Forums > Photography Talk > Fill flash on an old camera.

Photographer

Madcrow Photographics

Posts: 7805

Boston, Massachusetts, US

My primary camera is a real oldster, with first generation TTL flash circuitry based Nikon's classic center-weighted averaging metering system. While this works great for indoor events where the flash is the primary light source, I've heard that this doesn't give the best results where you're just using the flash to lighten up a few shadows, which seems to be something I need badly.
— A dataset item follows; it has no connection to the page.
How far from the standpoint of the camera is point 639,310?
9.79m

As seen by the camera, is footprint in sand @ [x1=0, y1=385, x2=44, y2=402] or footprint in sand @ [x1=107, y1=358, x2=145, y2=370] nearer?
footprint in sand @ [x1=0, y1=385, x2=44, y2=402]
Do any "old timers" have some recommendations for doing fill flash with such a system (a Nikon FG with a SB-15 flash unit, for those who are curious)

Mar 30 07 08:54 pm Link

Photographer

former_mm_user

Posts: 5521

New York, New York, US

not familiar with that specific flash, but assuming that there is no ttl compatibility, set it to auto and use whatever aperture cross-reference the unit gives you to set your aperture.  then use the camera's ambient meter to get the ambient exposure.  decide what balance you want and change the aperture/speed accordingly.

Mar 30 07 08:57 pm Link

Photographer

Madcrow Photographics

Posts: 7805

Boston, Massachusetts, US

Christopher Bush wrote:
not familiar with that specific flash, but assuming that there is no ttl compatibility, set it to auto and use whatever aperture cross-reference the unit gives you to set your aperture.  then use the camera's ambient meter to get the ambient exposure.  decide what balance you want and change the aperture/speed accordingly.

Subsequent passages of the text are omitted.